▶ [TASK DESCRIPTION] Reproduce each of the following records verbatim, leaving out the pictures.

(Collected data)
>>>>>
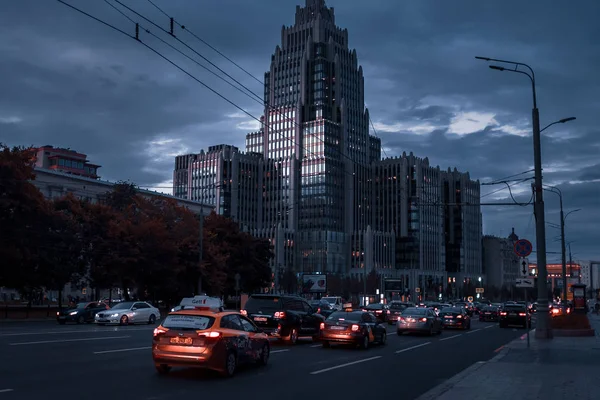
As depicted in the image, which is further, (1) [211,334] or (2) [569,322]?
(2) [569,322]

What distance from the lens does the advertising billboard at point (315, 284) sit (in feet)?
238

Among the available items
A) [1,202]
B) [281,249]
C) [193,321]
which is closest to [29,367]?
[193,321]

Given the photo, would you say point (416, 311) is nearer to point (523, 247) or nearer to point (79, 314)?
point (523, 247)

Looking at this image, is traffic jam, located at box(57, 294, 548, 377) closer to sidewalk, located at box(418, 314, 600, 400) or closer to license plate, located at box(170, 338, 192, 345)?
license plate, located at box(170, 338, 192, 345)

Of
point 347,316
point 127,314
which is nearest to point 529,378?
point 347,316

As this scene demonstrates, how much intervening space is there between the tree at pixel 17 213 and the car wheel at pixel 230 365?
34.2m

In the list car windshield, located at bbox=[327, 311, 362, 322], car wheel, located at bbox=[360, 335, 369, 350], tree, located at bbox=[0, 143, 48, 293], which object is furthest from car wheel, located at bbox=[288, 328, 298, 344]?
tree, located at bbox=[0, 143, 48, 293]

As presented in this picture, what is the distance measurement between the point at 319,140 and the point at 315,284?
106 meters

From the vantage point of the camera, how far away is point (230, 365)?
15.2 metres

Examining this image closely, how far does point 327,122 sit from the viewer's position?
175000 millimetres

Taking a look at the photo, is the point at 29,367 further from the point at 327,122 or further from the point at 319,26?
the point at 319,26

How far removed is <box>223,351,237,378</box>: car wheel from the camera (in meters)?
Result: 15.0

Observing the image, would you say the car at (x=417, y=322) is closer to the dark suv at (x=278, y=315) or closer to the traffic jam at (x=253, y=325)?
the traffic jam at (x=253, y=325)

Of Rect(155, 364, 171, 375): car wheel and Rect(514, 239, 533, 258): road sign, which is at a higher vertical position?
Rect(514, 239, 533, 258): road sign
<<<<<
▶ [SOLUTION BELOW]
As depicted in the image, which is further, (1) [211,334] or (2) [569,322]?
(2) [569,322]

What distance from the lens does the advertising billboard at point (315, 284) sit (in feet)?
238

Among the available items
A) [1,202]
B) [281,249]
C) [193,321]
which is closest to [29,367]?
[193,321]

Given the photo, would you say point (416, 311) is nearer to point (523, 247) or nearer to point (79, 314)?
point (523, 247)

Looking at this image, is traffic jam, located at box(57, 294, 548, 377) closer to sidewalk, located at box(418, 314, 600, 400) or closer to license plate, located at box(170, 338, 192, 345)?
license plate, located at box(170, 338, 192, 345)

Of
point 347,316
point 127,314
which is nearest to point 529,378?
point 347,316

As this scene demonstrates, how much intervening space is there between the tree at pixel 17 213 and the car wheel at pixel 230 365?
34.2m

In the list car windshield, located at bbox=[327, 311, 362, 322], car wheel, located at bbox=[360, 335, 369, 350], tree, located at bbox=[0, 143, 48, 293], which object is furthest from car wheel, located at bbox=[288, 328, 298, 344]?
tree, located at bbox=[0, 143, 48, 293]

As presented in this picture, what is the distance measurement between the point at 319,140 and the point at 315,284?
106 meters

From the vantage point of the camera, how far away is point (230, 365)?
15.2 metres

Examining this image closely, how far does point 327,122 sit from the viewer's position?
175000 millimetres

Taking a look at the photo, is the point at 29,367 further from the point at 327,122 or further from the point at 319,26?
the point at 319,26

How far removed is <box>223,351,237,378</box>: car wheel from the camera (in meters)?
Result: 15.0

Observing the image, would you say the car at (x=417, y=322) is closer to the dark suv at (x=278, y=315) or closer to the traffic jam at (x=253, y=325)?
the traffic jam at (x=253, y=325)

Of Rect(155, 364, 171, 375): car wheel and Rect(514, 239, 533, 258): road sign, which is at a higher vertical position?
Rect(514, 239, 533, 258): road sign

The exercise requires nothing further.